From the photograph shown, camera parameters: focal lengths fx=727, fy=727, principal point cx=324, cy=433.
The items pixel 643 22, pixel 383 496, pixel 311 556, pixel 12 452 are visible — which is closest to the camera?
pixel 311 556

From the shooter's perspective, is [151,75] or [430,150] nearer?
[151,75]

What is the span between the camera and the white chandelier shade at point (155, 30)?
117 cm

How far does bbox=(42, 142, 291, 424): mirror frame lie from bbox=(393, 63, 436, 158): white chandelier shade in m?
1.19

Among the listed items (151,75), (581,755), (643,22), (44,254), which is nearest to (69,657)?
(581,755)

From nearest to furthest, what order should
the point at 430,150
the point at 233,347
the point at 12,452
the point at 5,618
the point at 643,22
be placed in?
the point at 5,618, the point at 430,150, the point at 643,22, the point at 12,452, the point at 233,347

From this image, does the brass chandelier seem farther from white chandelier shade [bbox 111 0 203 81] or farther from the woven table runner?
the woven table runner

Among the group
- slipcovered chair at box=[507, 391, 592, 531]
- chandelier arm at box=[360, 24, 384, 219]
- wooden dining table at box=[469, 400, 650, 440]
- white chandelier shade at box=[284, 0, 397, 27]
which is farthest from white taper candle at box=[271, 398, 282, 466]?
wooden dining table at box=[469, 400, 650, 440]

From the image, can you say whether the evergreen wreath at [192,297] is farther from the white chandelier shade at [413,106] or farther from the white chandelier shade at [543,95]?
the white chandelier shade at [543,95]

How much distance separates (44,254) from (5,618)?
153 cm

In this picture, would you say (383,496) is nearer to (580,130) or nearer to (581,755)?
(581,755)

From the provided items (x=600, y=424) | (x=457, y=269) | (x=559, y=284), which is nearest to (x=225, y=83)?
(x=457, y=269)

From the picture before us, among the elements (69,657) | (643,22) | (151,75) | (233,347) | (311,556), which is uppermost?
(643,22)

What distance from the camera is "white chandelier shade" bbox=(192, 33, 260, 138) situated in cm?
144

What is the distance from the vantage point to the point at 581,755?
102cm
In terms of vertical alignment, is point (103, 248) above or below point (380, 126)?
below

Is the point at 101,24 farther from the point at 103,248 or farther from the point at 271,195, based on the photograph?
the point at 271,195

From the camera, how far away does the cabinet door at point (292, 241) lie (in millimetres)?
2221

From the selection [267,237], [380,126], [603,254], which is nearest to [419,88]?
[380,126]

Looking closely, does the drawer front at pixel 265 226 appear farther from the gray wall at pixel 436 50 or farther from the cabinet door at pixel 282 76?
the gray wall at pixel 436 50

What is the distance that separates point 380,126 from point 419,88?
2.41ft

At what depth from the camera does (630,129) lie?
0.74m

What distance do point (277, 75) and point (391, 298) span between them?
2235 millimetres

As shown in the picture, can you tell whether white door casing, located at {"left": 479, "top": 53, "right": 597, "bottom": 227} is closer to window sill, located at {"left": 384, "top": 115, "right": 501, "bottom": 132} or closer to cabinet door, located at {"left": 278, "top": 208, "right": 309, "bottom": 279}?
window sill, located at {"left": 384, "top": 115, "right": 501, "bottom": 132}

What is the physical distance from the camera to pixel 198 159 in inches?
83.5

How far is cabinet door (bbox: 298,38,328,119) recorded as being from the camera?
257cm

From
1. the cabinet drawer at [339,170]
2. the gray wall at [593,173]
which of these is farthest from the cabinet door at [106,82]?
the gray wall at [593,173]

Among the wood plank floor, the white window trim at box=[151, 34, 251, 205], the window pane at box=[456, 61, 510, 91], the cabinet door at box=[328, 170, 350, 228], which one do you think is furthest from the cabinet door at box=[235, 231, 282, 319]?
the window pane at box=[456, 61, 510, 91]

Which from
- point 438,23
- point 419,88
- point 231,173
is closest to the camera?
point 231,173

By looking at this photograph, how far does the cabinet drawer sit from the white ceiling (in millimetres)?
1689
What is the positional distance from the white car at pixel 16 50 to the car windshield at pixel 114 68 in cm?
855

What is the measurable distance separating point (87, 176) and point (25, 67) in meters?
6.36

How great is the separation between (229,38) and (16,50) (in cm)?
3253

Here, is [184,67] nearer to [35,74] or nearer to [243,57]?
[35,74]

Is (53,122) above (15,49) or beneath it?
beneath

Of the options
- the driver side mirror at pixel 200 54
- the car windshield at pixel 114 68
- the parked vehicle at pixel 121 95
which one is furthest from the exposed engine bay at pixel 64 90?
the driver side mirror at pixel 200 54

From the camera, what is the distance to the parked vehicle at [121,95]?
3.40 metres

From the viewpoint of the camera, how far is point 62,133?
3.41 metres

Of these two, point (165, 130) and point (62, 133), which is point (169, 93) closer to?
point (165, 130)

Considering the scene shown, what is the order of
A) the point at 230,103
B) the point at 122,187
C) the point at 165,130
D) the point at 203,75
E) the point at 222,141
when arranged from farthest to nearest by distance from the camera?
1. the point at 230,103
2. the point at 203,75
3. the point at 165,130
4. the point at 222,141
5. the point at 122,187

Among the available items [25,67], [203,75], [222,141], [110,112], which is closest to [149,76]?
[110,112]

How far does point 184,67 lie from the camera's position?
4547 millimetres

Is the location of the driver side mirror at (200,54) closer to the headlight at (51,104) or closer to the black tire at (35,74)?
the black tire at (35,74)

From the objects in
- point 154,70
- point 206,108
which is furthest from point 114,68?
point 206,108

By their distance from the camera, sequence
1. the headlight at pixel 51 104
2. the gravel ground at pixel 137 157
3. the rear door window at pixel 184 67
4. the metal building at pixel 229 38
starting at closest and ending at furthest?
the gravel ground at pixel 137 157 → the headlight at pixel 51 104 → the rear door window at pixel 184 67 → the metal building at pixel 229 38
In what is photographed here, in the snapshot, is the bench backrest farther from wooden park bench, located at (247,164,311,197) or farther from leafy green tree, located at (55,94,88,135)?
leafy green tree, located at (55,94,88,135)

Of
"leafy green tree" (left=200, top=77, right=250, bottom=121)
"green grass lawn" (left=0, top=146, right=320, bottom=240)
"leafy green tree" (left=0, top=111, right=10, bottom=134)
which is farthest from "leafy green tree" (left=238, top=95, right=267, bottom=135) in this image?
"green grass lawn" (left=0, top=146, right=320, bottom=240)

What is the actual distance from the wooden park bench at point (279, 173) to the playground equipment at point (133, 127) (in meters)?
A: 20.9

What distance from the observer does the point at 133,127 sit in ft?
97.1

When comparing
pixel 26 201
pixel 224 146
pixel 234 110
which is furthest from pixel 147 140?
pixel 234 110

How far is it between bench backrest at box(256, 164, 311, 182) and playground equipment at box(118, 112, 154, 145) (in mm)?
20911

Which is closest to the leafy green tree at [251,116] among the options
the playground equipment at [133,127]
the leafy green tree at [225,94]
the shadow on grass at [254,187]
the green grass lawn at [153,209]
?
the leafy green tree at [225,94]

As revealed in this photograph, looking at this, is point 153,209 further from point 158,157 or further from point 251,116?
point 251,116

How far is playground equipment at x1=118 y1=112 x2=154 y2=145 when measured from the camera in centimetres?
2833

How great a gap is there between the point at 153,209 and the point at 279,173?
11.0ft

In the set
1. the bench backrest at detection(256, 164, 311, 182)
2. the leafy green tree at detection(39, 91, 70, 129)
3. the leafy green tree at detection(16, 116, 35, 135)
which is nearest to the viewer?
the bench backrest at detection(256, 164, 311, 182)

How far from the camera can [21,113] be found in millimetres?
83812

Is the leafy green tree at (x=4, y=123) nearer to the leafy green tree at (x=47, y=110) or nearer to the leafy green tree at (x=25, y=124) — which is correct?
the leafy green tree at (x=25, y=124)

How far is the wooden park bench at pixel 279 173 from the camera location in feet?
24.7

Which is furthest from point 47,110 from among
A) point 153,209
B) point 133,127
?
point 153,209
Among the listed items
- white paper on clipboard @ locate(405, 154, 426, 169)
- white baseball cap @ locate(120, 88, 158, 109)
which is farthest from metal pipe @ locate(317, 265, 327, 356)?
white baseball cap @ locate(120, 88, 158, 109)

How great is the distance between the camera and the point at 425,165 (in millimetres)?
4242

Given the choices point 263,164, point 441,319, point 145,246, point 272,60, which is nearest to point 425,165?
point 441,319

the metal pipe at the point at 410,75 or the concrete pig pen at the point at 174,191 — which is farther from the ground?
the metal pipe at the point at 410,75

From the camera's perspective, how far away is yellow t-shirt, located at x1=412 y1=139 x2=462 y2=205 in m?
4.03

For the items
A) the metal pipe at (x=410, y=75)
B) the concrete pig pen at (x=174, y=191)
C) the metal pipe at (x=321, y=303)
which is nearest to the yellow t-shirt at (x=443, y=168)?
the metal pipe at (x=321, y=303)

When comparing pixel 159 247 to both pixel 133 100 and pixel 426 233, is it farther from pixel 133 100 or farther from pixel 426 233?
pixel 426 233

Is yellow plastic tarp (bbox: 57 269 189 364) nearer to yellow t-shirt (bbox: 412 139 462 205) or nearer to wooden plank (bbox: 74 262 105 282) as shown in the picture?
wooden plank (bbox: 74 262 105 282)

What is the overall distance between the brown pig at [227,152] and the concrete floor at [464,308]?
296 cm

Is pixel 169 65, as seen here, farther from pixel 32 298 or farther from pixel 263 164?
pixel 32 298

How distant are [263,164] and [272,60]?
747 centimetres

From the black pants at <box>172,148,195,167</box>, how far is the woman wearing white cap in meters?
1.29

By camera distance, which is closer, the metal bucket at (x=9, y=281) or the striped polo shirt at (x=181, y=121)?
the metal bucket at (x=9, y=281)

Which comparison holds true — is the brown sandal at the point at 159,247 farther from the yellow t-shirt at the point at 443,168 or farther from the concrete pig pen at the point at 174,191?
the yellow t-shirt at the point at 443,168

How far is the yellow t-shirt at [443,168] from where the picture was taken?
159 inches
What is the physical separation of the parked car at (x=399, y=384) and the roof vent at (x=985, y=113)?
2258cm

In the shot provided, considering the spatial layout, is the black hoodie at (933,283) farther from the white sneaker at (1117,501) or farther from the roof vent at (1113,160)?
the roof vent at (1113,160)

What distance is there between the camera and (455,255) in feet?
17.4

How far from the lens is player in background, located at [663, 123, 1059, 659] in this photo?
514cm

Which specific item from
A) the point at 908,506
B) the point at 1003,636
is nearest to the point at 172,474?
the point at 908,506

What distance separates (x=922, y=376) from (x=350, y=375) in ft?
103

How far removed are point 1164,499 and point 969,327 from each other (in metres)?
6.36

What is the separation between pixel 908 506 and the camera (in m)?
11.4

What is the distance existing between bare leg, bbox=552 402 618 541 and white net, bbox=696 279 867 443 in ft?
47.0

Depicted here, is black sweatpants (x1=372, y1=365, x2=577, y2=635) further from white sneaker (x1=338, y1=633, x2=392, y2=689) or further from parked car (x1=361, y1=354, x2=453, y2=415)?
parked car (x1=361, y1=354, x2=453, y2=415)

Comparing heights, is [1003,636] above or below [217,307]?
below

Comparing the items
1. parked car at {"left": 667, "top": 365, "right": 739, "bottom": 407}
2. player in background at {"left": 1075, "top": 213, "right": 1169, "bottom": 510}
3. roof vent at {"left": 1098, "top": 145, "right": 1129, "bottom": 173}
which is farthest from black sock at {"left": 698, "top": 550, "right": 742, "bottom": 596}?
------
- _BRIEF_
Quote only the lines from the line containing "Which comparison holds" through the end of the listing, please, keeping both the first and the last line.

- _SOLUTION TO THIS EXERCISE_
Which comparison holds true — is the brown sandal at the point at 159,247 farther from the yellow t-shirt at the point at 443,168 or farther from the concrete pig pen at the point at 174,191?
the yellow t-shirt at the point at 443,168

How far is the yellow t-shirt at [443,168] from where the picture was taken?
159 inches
What is the physical separation of the parked car at (x=399, y=384) and the roof vent at (x=985, y=113)?
2258cm

In the shot provided, considering the spatial layout, is the black hoodie at (933,283) farther from the white sneaker at (1117,501) or farther from the roof vent at (1113,160)?
the roof vent at (1113,160)

What distance is there between the camera and (455,255) in feet?
17.4

How far from the lens is player in background, located at [663, 123, 1059, 659] in this photo?
514cm

Which specific item from
A) the point at 908,506
B) the point at 1003,636
is nearest to the point at 172,474?
the point at 908,506

What distance separates (x=922, y=376) from (x=350, y=375) in ft?
103

How far removed are point 1164,499 and point 969,327 from each other (in metres)?
6.36

What is the separation between pixel 908 506 and the camera (in m)?
11.4

What is the distance existing between bare leg, bbox=552 402 618 541 and white net, bbox=696 279 867 443 in ft?
47.0

Depicted here, is black sweatpants (x1=372, y1=365, x2=577, y2=635) further from white sneaker (x1=338, y1=633, x2=392, y2=689) or further from parked car (x1=361, y1=354, x2=453, y2=415)?
parked car (x1=361, y1=354, x2=453, y2=415)

Comparing heights, is [1003,636] above or below [217,307]?
below

Comparing the items
1. parked car at {"left": 667, "top": 365, "right": 739, "bottom": 407}
2. player in background at {"left": 1075, "top": 213, "right": 1169, "bottom": 510}
3. roof vent at {"left": 1098, "top": 145, "right": 1129, "bottom": 173}
which is farthest from black sock at {"left": 698, "top": 550, "right": 742, "bottom": 596}?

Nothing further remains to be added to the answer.